Тургенев в русской культуре - стр. 15
Примечательно, что преимущественная форма размышлений Тургенева – не готовая сентенция, а вопрос, часто неразрешимый: «Но что же такое эта жизнь? Ах! Я ничего об этом не знаю, но знаю, что в данную минуту она всё, она в полном расцвете, в полной силе; <…> она заставляет кровь обращаться в моих жилах без всякого моего участия, и она же заставляет звезды появляться на небе, как прыщи на коже, и это ей одинаково ничего не стоит, и нет ей в том большой заслуги. Эта штука – равнодушная, повелительная, прожорливая, себялюбивая, подавляющая – это жизнь, природа или бог; называйте ее как хотите, но не поклоняйтесь ей; прошу понять меня: когда она прекрасна или когда она добра (а это не всегда случается) – поклоняйтесь ей за ее красоту, за доброту, но не поклоняйтесь ей ни за ее величие, ни за ее славу! <…> Ибо, во-1-х, для нее не существует ничего великого или малого; во-2-х, в акте творения заключается не больше славы, чем есть славы в падающем камне, в текущей воде, в переваривающем желудке; всё это не может поступать иначе, как следовать Закону своего существования, а это и есть Жизнь» [там же, с. 481].

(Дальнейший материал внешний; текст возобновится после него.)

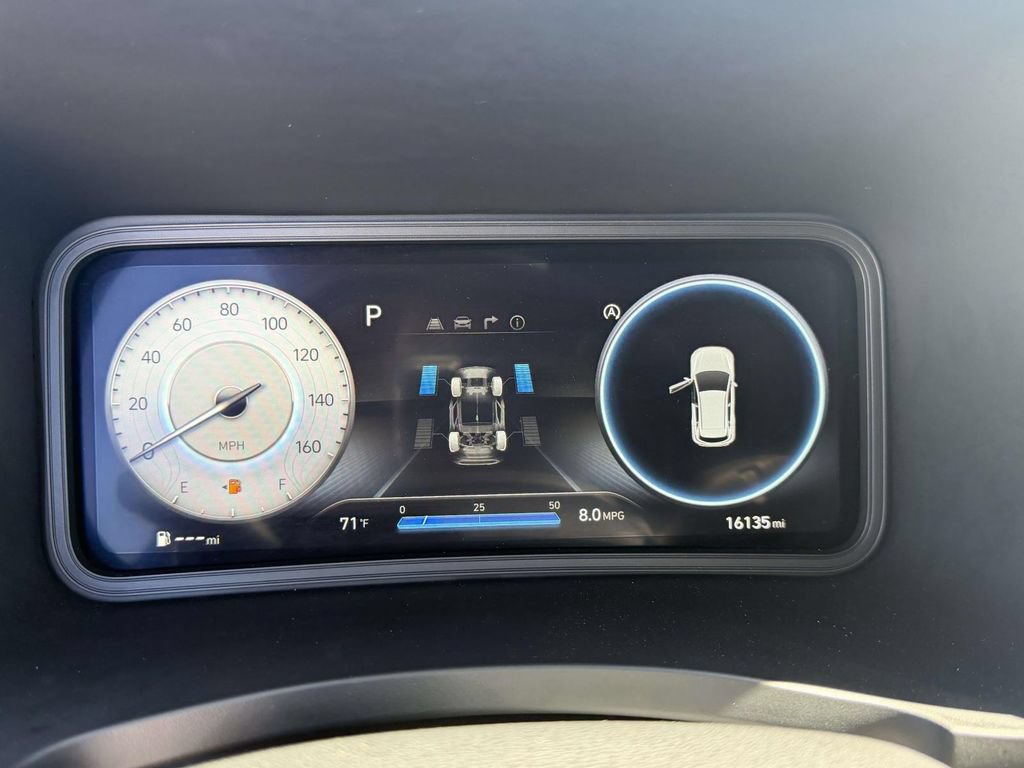 Used 2023 Hyundai Kona N Line AWD/4WD image 29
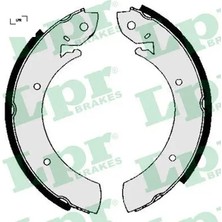 Pabuçlu Balata Kiti Arka Ford-Consul Turnier Ggnl -Granada Turnier Ggnl -Granada Turnier Gnu -P 1 Lpr 1551318/ 1610955/ 5015675/ 5019046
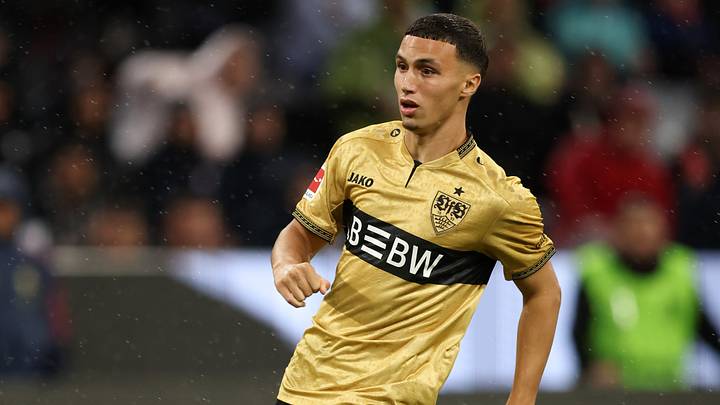 Bilal El Khannouss hätte den VfB offenbar verlassen können Bilal El Khannouss hätte den VfB offenbar verlassen können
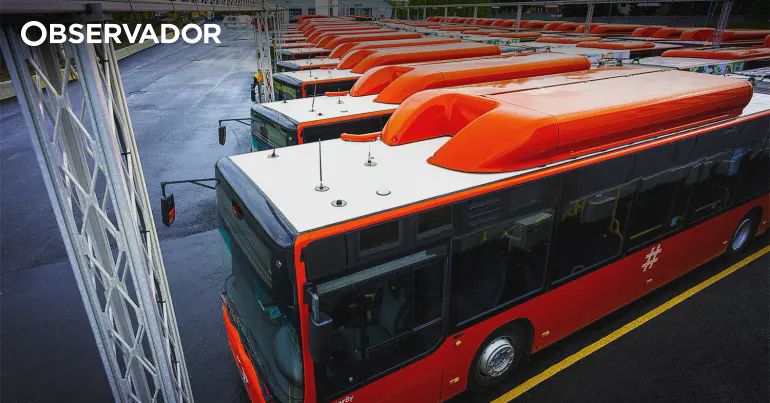 Autocarros chineses concedem acesso remoto secreto à China – Observador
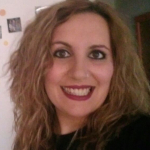 Aída Jiménez Alcalá, Child educator in Santaella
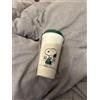 Starbucks Tazza riutilizzabile Starbucks Snoopy 2025 nuova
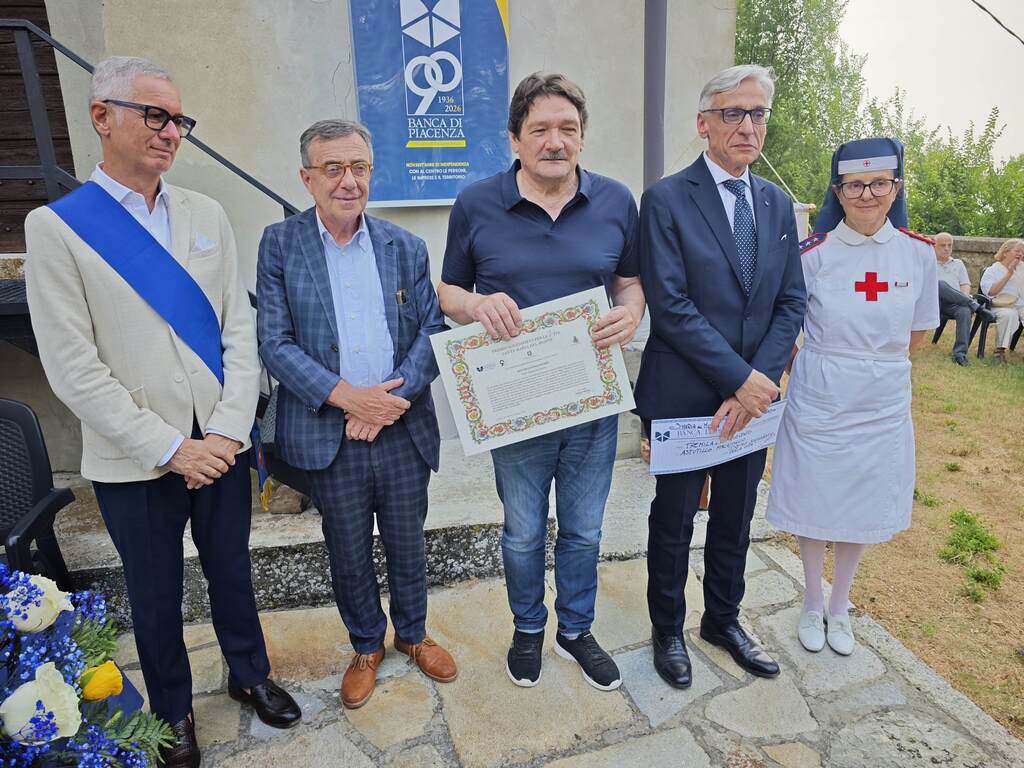Albertini, Ubaldi, Malgioglio, Capra, Ceriati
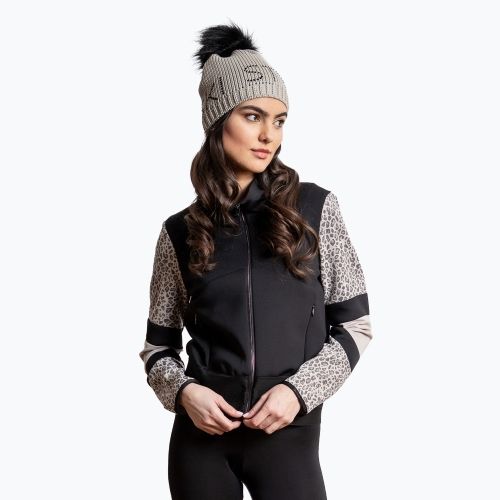 Sportalm Damen Sweatshirt Omega taupe rosa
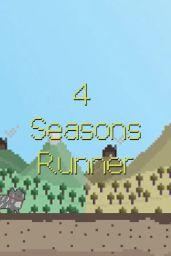 4 Seasons Runner (PC / Mac) - Steam - Digital Code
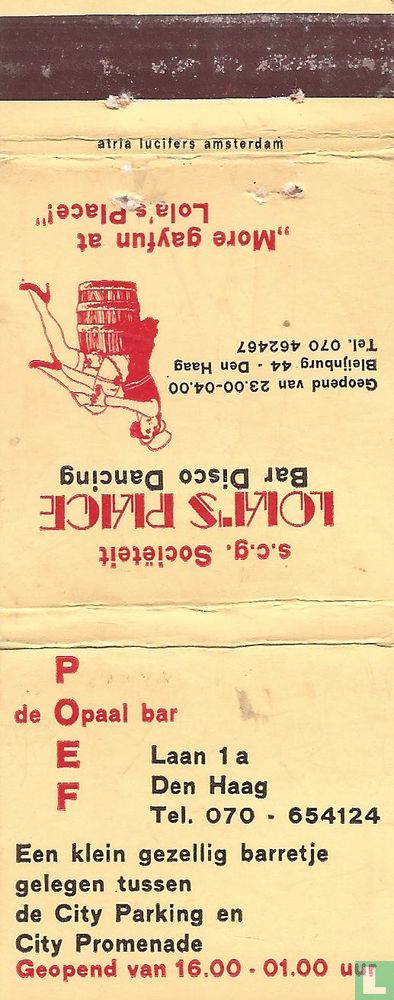 De Opaal Bar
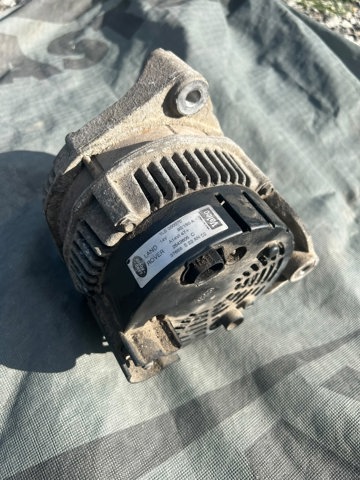 LAND ROVER YLE000070 Генератор в наличии Черкассы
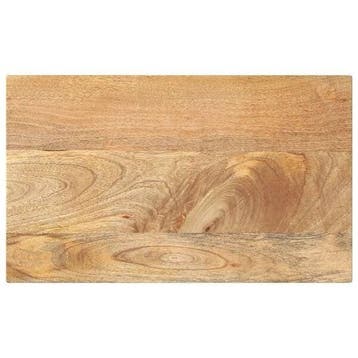 Bijzettafel Blad 50x40 | 34% Korting | Actie, Huis en Inrichting, Tafelonderdelen, Minder dan 50 cm, 50 tot 100 cm, Rustiek, Ophalen of Verzenden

Таким же вопрошающим было и отношение Тургенева к историческим событиям, свидетелем которых он стал в Париже в 1848 году. П. В. Анненков, наблюдавший Тургенева в эти годы, отмечал свойственное ему «опасение замешкаться и упустить самую жизнь, которая бежит мимо и никого не ждет. Им овладевал род нервного беспокойства, когда приходилось только издали прислушиваться к ее шуму. Он постоянно рвался к разным центрам, где она наиболее кипит, и сгорал жаждой ощупать возможно большее количество характеров и типов, ею порождаемых»21. Эти заметки проницательного приятеля наглядно иллюстрируются письмом Тургенева Полине Виардо от 15 мая 1848 года, которое самим автором озаглавлено так: «Точный отчет о том, что я видел в понедельник 15 мая (1848)». Здесь содержится масса подробностей, открывшихся взору наблюдателя, который неотрывно следовал за толпой, вглядывался в лица, вслушивался в разговоры, вникал в суть происходящего – но в итоге честно признавался в «невозможности дать себе отчет в чувствах народа в подобную минуту»: «Я не был в состоянии угадать, чего они хотели, чего боялись, были ли они революционерами, или реакционерами, или же просто друзьями порядка. Они как будто ожидали окончания бури. А между тем, я часто обращался к рабочим в блузах… Они ожидали… они ожидали!.. Что же такое история?.. Провидение, случай, ирония или рок?..» [там же, с. 464].
Незамкнутость, широта, вопрошающий характер тургеневского мировоззрения породили миф о его нецельности. Между тем в случае Тургенева мы имеем дело с цельностью более сложного порядка, нежели однозначная убежденность в единственно верном учении, в раз и навсегда избранной системе координат. Ни раздвоенности, ни противоречивости во взглядах Тургенева нет. Как замечательно точно определил Ю. Никольский, «идолы были ненавистны его научно-философскому уму»22, и в этой свободе от каких бы то ни было догм была его, тургеневская, глубина и цельность. А своему философско-пантеистическому скепсису в сочетании с трепетным отношением к жизни в мельчайших ее проявлениях и благоговением перед высшими ее ценностями – любовью и красотой – он оставался верен всю жизнь. Уже в письме из родных мест, в сентябре 1850 года, в ответ на вопрос Полины Виардо о сути прекрасного, он сформулирует свой символ веры: «Прекрасное – единственная бессмертная вещь, и пока продолжает еще существовать хоть малейший остаток его материального проявления, бессмертие его сохраняется. Прекрасное разлито повсюду, его влияние простирается даже над смертью. Но нигде оно не сияет с такой силой, как в человеческой индивидуальности <…>» [там же, с. 500]. Это убеждение порождено всем его интеллектуальным и эмоциональным опытом, опытом европейской жизни, опытом любви.